Painting conservator Sally Woodcock got right to the point when discussing mummy brown pigment during Harvard Art Museums’s “Conversations Around Funerary Portraits.” In short, she said, it’s “paint made out of people.
This online event was held in conjunction with the museum’s “Funerary Portraits from Roman Egypt: Facing Forward” exhibit — a display which brings Roman-period Egyptian portraits to life at the museum through a guided discovery of the role of funerary portraits, rituals, and even pigments.
At the Oct. 12 event, Woodcock spoke with Harvard Art Museum’s Director and Senior Conservation Scientist, Narayan Khandekar about one particular pigment’s complicated history.
In 1996, Woodcock published a widely influential article entitled “Body colour: The misuse of mummy,” in which she details the production, history, and use of pigments made from the bodies and wrappings of mummies.
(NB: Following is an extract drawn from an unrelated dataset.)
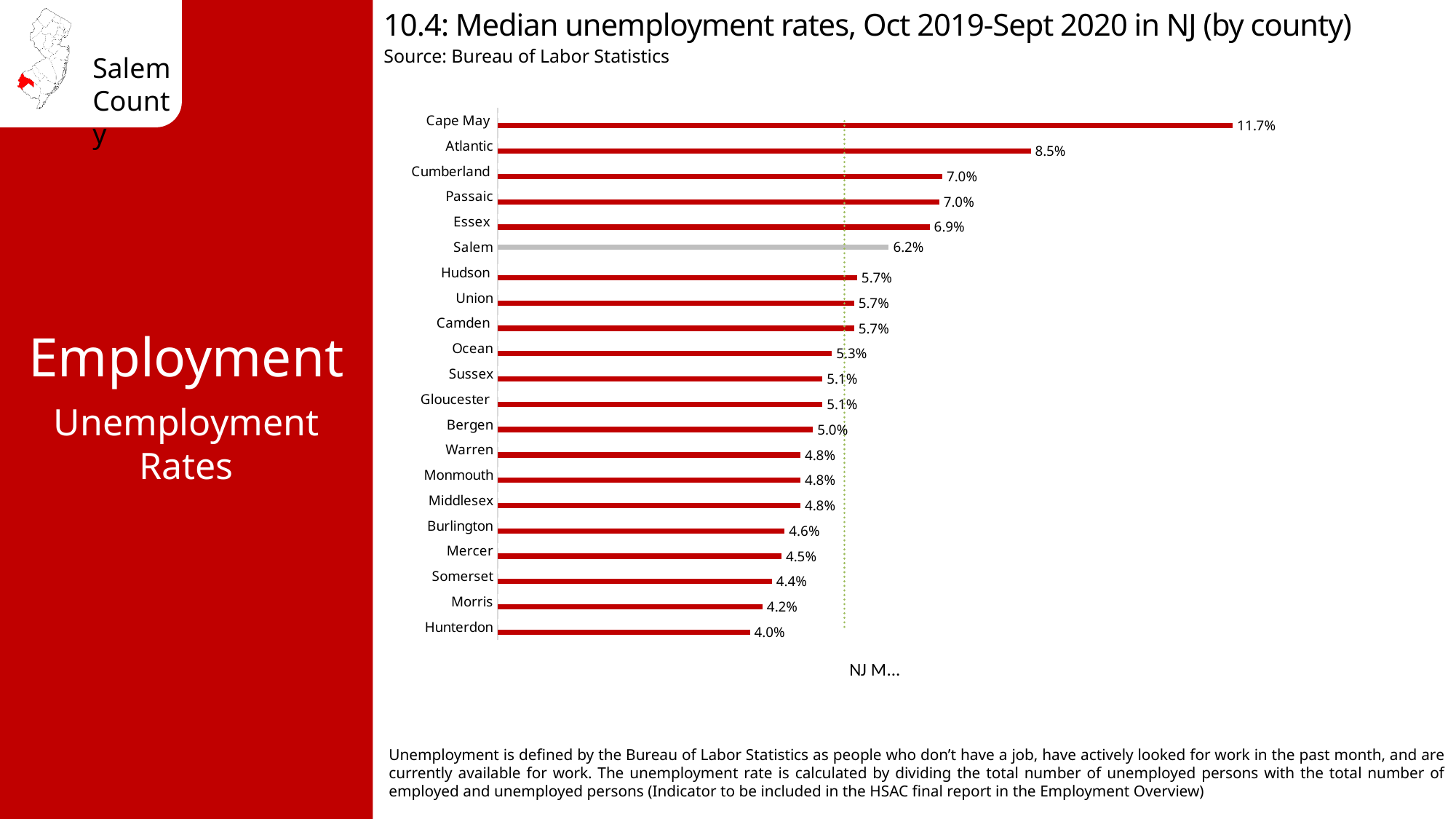
Which county's bar is shown in grey instead of red? Salem Which county has a higher median unemployment rate, Essex or Salem? Essex What type of chart is used to show the median unemployment rates? Bar chart What is the median unemployment rate for Cape May? 11.7% What is the median unemployment rate for Salem County? 6.2% Which county has the highest median unemployment rate? Cape May How many counties are shown in the chart? 21 What is the difference between the median unemployment rates of Salem and Hunterdon? 2.2% What is the difference between the median unemployment rates of Cape May and Atlantic? 3.2% Which county has a higher median unemployment rate, Ocean or Bergen? Ocean Which county has the lowest median unemployment rate? Hunterdon What is the median unemployment rate for Hunterdon? 4.0%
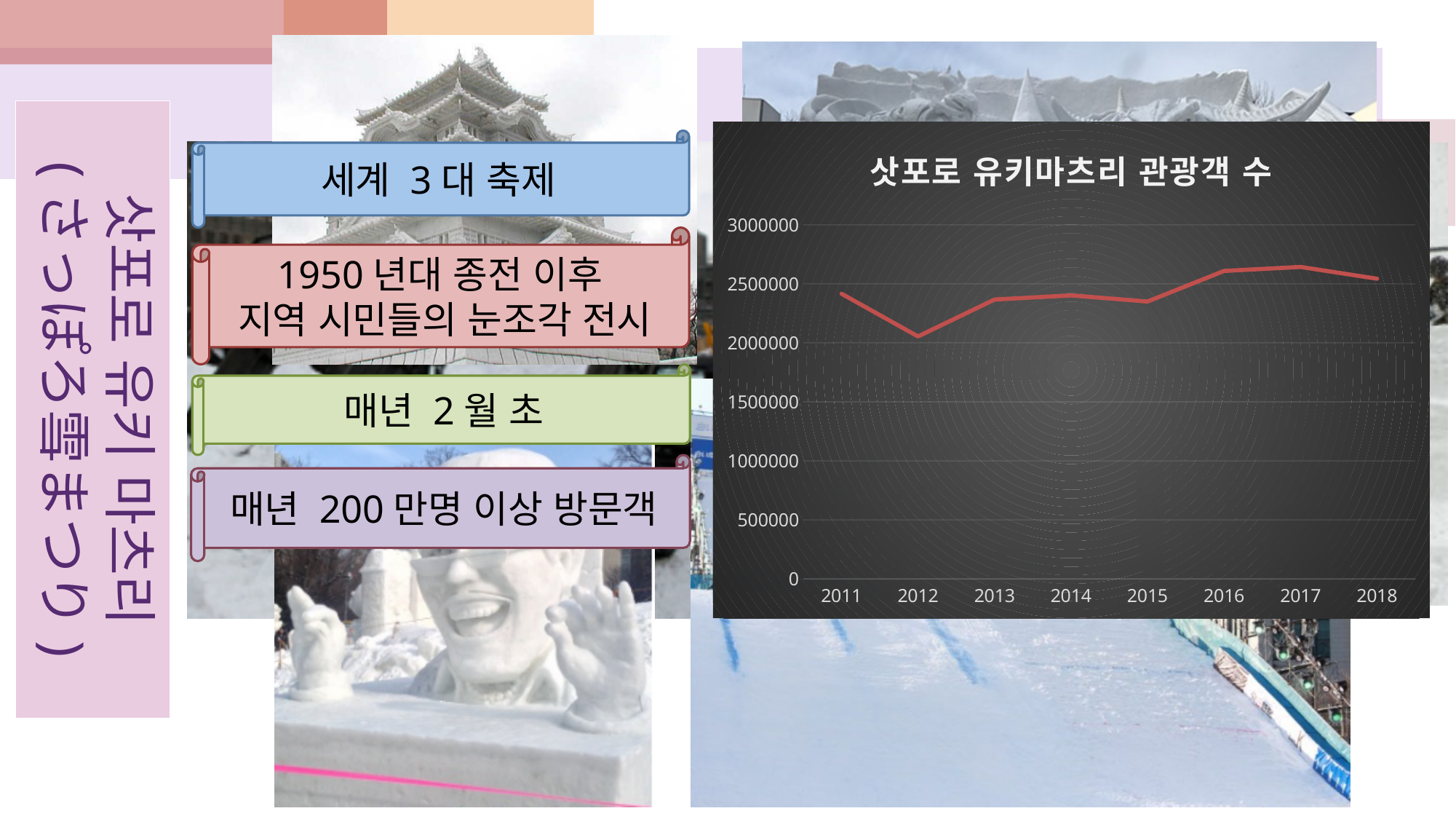
How many years are plotted on the x axis of the chart? 8 Which is larger, the value for 2015 or the value for 2017? 2017 What is the title of the chart? 삿포로 유키마츠리 관광객 수 Is the value for 2016 greater or less than 2500000? greater What kind of chart is shown on the slide? line chart Which is larger, the value for 2012 or the value for 2016? 2016 Is the value for 2018 greater or less than 3000000? less Is the value for 2012 greater or less than 2500000? less Does the line rise or fall from 2015 to 2017? rise Which year has the lowest value in the chart? 2012 Does the line rise or fall from 2011 to 2012? fall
Woodcock stated that of all her papers, this is “the one people ask about most.” With her proven expertise on mummy pigment and Khandekar’s experience as curator of the Forbes Pigment Collection, this Zoom conversation featured an impressive body of knowledge and ignited curiosity about the infamous morbid pigment.
Khandekar and Woodcock took inventory of their collective insights to examine the origins of mummy brown and trace its usage through art history. Woodcock explained that the bituminous paint was initially prized among painters for its smooth handling in application. Though portraits using mummy are difficult to identify, she clarified, the pigment has been recognized in the palettes of influential painters like Eugene Delacroix and Martin Drolling.
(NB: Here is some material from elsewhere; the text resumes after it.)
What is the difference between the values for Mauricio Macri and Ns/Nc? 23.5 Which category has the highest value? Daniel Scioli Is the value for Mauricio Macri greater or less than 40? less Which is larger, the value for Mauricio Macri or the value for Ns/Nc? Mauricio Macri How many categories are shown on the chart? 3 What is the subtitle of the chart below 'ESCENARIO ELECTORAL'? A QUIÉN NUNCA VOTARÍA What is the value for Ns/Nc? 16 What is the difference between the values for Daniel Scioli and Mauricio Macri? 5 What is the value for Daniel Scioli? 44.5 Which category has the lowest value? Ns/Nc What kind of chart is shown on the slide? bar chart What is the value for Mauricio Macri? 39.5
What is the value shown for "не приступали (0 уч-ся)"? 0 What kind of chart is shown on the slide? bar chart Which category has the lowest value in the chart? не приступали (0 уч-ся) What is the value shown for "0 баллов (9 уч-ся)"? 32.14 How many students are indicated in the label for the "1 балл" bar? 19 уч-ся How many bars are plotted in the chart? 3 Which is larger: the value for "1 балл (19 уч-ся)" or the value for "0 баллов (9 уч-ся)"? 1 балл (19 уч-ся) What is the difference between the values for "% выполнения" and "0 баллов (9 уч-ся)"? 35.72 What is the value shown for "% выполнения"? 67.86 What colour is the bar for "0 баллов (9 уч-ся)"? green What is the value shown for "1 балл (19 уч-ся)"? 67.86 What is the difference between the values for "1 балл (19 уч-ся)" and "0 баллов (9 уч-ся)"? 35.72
The paint isn’t a perfect find, however — it begins to crack and fade with time. A lack of demand and a waning number of available mummies meant the production of mummy brown was dwindling by the 1910s. Still, companies like C. Roberson and Co. continued to include mummy pigment in artist catalogs until over a decade later.
The conversation then turned to the evolving attitudes toward mummy brown. Beyond its utility as an art material, the pigment was largely desired for its connection to ancient Egypt. Khandekar and Woodcock discussed its function as a tangible manifestation of the 18th and 19th century fixation on Egyptian society.
According to Woodcock, the paint acted as a form of macabre souvenir; this only exacerbated the perception of Egypt as exotic and foreign, its people exempt from personal resonance in the Western world by distance, time, and culture. As such, painters and manufacturers didn’t afford the mummified individuals the same reverence as deceased individuals from the Victorian era. Paint made from the bodies of mummies was briefly accepted due to the difficulty Western society had in “recognizing that they were human, like us,” Narayan Khandekar said.
Woodcock countered with a story of a painter by the name of Edward Burne-Jones. Upon learning of the origins of the content of the paint in his palette, Burne-Jones reportedly conducted a Christian burial in his backyard for the tube. The dissonance between Christian and Egyptian funerary traditions was not lost on the speakers, but they noted that Burne-Jones’s discovery marked an increased awareness of the pigment’s sourcing in the art world and a shift in the sensitivity of museums to human remains such as those in mummy brown in their collections.
Nonetheless, Khandekar and Woodcock discussed the echoes of 19th century mummy portraits in modern times. Though mummy brown is no longer used in painting, Woodcock added that she finds a striking parallel in today’s industry of portraiture with the ashes of loved ones. Incorporating human remains into artistic materials much like the mummy pigment, this practice integrates the memorialized individuals themselves into the memorial art. “I still find it quite strange,” she said.
Tubes of mummy pigment are on display in the exhibit “Funerary Portraits from Roman Egypt: Facing Forward,” which is open at the Harvard Art Museums through Dec. 30.